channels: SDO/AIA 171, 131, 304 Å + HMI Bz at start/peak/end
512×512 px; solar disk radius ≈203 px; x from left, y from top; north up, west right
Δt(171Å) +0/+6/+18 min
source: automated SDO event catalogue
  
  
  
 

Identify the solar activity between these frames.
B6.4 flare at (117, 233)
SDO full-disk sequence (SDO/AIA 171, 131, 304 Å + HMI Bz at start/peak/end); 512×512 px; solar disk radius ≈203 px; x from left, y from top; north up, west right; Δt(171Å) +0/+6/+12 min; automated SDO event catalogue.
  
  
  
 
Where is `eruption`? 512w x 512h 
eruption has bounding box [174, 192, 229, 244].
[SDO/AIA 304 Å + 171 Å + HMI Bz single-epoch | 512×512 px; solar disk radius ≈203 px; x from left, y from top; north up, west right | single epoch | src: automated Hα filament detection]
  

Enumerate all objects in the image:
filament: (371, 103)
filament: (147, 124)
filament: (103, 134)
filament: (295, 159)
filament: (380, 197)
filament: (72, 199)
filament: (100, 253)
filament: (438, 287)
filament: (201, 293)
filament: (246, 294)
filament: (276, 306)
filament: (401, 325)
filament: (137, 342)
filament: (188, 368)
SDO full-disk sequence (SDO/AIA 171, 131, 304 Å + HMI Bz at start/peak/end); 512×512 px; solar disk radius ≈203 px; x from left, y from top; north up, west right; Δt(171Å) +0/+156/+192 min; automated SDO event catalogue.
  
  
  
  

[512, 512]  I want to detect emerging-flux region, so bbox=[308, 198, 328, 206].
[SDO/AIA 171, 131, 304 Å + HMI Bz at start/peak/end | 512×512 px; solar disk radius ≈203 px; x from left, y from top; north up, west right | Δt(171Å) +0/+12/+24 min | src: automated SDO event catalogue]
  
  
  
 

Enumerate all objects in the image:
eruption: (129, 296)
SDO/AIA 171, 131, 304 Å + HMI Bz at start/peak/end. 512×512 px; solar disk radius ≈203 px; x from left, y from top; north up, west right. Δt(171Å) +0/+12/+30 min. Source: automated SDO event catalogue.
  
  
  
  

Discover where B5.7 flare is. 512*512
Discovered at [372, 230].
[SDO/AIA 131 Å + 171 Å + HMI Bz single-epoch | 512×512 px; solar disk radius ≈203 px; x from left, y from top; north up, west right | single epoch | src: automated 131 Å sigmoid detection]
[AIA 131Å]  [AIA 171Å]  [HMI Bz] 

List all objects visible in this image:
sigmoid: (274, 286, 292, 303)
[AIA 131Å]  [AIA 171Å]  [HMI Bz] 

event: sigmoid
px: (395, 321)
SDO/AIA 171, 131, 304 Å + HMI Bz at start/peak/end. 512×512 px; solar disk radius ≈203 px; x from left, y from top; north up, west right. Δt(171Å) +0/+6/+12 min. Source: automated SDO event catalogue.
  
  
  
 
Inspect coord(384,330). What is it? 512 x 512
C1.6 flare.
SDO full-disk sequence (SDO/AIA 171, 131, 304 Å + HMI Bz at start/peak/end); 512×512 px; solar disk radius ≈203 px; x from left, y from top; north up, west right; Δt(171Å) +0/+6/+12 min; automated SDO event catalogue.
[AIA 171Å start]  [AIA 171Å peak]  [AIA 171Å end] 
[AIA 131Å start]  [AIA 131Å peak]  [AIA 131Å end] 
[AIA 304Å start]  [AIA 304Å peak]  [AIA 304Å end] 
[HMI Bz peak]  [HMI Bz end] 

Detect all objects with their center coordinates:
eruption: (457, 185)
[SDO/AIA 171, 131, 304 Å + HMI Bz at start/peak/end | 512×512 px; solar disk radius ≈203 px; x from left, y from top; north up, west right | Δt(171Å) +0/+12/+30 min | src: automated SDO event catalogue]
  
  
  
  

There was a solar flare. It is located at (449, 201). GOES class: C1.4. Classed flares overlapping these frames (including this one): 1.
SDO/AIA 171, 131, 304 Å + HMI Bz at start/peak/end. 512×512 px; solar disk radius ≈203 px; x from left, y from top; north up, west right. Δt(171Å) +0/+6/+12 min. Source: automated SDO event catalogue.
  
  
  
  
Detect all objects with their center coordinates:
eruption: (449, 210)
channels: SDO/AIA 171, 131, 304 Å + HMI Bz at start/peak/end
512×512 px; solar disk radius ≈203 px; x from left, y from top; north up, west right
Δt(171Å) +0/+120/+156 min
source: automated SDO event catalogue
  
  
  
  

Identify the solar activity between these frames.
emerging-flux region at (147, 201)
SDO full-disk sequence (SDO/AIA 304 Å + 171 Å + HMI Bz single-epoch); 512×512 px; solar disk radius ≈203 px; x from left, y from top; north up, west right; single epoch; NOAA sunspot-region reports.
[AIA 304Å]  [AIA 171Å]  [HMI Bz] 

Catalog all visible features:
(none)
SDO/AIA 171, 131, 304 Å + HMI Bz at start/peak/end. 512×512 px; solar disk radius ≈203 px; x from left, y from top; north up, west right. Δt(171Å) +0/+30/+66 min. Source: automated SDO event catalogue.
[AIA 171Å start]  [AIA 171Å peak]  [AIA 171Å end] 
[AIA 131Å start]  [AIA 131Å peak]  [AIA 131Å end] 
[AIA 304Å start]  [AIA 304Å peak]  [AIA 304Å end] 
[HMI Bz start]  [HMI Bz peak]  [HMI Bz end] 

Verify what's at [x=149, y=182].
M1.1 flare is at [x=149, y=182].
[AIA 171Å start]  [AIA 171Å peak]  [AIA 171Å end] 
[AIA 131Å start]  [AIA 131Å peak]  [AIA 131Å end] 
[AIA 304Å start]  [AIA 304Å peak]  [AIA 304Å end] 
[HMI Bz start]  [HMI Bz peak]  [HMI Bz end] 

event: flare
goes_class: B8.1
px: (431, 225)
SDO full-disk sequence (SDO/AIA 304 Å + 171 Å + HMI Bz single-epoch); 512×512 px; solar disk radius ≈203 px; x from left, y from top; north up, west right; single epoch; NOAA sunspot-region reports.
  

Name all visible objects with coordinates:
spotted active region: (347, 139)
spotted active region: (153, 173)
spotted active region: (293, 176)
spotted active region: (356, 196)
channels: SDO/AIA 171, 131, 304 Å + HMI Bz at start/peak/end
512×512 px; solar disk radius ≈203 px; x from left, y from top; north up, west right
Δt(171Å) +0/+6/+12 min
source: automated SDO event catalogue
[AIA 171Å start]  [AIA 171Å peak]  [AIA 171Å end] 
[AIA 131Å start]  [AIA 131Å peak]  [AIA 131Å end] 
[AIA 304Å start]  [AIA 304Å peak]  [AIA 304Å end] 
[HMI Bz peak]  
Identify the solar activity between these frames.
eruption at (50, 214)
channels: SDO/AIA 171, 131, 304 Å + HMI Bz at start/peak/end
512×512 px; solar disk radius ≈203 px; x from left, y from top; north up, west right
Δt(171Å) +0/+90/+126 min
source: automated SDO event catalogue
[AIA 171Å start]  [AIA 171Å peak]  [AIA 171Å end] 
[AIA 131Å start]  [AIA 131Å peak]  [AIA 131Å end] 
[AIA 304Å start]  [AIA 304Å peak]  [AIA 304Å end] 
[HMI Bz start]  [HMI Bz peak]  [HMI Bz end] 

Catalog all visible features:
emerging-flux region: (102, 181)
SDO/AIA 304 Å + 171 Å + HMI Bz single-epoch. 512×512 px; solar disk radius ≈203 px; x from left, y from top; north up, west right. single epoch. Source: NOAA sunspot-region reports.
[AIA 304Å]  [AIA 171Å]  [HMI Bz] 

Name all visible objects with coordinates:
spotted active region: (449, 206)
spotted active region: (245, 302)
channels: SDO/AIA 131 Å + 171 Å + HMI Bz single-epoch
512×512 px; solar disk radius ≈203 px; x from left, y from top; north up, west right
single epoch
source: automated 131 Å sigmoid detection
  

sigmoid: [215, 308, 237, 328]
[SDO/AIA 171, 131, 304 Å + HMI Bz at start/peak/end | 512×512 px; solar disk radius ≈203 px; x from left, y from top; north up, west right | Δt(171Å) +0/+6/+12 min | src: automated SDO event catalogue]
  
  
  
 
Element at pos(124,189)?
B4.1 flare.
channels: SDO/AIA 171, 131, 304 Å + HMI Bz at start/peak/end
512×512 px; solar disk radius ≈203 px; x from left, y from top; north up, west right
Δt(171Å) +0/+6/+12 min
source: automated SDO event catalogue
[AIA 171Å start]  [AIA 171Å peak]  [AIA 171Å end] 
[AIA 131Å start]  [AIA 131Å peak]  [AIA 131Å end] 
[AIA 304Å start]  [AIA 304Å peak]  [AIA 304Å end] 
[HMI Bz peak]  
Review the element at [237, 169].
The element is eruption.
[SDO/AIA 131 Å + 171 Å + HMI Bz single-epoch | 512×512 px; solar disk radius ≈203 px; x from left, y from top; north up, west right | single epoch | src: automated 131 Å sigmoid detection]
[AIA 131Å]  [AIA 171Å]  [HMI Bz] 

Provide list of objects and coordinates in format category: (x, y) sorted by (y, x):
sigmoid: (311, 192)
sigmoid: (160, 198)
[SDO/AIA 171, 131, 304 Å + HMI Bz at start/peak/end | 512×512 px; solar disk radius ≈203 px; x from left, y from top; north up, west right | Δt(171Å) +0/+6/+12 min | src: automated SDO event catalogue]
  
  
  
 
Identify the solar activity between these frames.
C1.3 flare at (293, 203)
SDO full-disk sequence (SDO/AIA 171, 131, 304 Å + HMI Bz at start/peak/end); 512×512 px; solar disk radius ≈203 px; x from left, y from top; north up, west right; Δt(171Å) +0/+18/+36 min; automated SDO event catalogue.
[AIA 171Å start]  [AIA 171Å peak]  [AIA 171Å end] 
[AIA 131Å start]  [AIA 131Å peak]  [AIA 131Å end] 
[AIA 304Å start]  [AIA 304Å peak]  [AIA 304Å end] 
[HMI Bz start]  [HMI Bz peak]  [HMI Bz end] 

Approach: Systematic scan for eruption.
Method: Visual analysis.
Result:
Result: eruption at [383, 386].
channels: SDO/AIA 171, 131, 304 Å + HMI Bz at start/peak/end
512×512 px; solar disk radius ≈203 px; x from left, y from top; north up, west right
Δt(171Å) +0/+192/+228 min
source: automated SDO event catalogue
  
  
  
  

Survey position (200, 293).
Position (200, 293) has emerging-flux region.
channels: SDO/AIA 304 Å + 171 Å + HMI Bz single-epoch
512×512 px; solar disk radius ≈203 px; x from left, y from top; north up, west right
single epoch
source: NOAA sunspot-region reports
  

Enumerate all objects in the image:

**TASK GOAL:**
Could you return exactly the stretch of the data above that starts at the line with "Discover where B5.7 flare is. 512*512" and ends at the line with "px: (395, 321)", both lines included?

**SOLUTION TO THIS TASK:**
Discover where B5.7 flare is. 512*512
Discovered at [372, 230].
[SDO/AIA 131 Å + 171 Å + HMI Bz single-epoch | 512×512 px; solar disk radius ≈203 px; x from left, y from top; north up, west right | single epoch | src: automated 131 Å sigmoid detection]
[AIA 131Å]  [AIA 171Å]  [HMI Bz] 

List all objects visible in this image:
sigmoid: (274, 286, 292, 303)
[AIA 131Å]  [AIA 171Å]  [HMI Bz] 

event: sigmoid
px: (395, 321)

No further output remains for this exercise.